© 2005 OSA/OSHS 2005
P15
REAL: High-power, eye-safe, scanning lidar for aerosol cloud detection and tracking Shane D. Mayor and Scott M. Spuler National Center for Atmospheric Research, P.O. Box 3000, Boulder, Colorado 80307-3000
[email protected] and
[email protected]
Abstract: The Raman-shifted Eye-safe Aerosol Lidar (REAL) is well-suited for detection and tracking of otherwise invisible aerosol clouds in urban areas. © 2005 Optical Society of America OCIS codes: (140.3550) Lasers, Raman; (280.3640) Lidar
1.
Introduction
Just as weather radars map the location of precipitation, lidars (laser radars) can locate and track plumes of aerosol particulate matter that would otherwise be invisible to the human eye. During the last few years, we have developed a new lidar that enables unprecedented high-resolution imagery of aerosol plumes and atmospheric structure. This breakthrough in active remote sensing comes from the ability to reliably generate high-energy laser pulses at 1.5 microns wavelength with sufficiently low divergence that commercial-off-the-shelf photodetectors can be used in the receiver. The 1.5-1.8 micron wavelength region is highly desirable to operate in because it offers the highest eye-safety of anywhere in the optical spectrum. By operating within this band, a laser can transmit higher pulse energy than other wavelengths and remain eye-safe.
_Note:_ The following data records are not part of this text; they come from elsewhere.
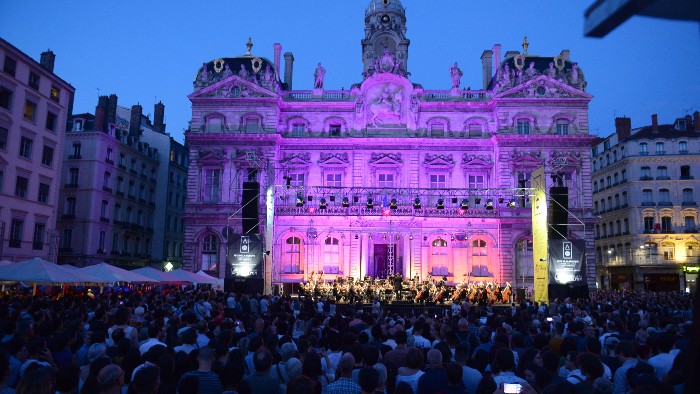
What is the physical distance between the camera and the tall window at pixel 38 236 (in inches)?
1379

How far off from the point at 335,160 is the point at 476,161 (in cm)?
1082

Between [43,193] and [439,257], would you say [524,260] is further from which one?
[43,193]

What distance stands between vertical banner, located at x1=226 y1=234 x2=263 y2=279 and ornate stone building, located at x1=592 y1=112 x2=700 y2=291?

This band also features other advantages for an aerosol lidar such as invisibility, transparency, low sky-background, and low molecular scattering. 2.
Depolarization
In addition to the ability to detect and track relatively low-concentration aerosol plumes, we have also developed backscatter depolarization sensitivity for REAL. This capability allows us to infer aerosol particle shape. Spherical particles return the laser light in the same polarization plane as the transmitted beam. Non-spherical particles return varying amounts of laser light in other polarization planes. The depolarization technique has been practiced for many years. By implementing it on REAL, we can now extend the capability to investigations of think aerosol clouds near the surface of the earth. 3.
Instrument Availability
The prototype REAL (called “v1”) with depolarization capability is owned and operated by the National Center for Atmospheric Research’s Earth Observing Laboratory which is funded by the National Science Foundation. Requests for use of the instrument may be submitted to the director of the laboratory. A second version of REAL (called “v2”) is designed for continuous and unattended use and has been created by ITT Industries via a technology transfer agreement with NCAR. 4.
References
[1] Mayor, S. D., S. M. Spuler, and B. M. Morley, 2005: Scanning eye-safe depolarization lidar at 1.54 microns and potential usefulness in bioaerosol plume detection. SPIE Lidar Remote Sensing for Environmental Monitoring IV, Paper 5887-23, San Diego, CA. [2] Spuler, S. M. and S. D. Mayor, 2005: Scanning Eye-safe Elastic Backscatter Lidar at 1.54 microns, J. Atmos. Ocean. Technol., 22, 696-703. [3] Mayor, S. D. and S. M. Spuler, 2004: Raman-shifted Eye-safe Aerosol Lidar, Appl. Optics, 43, 39153924.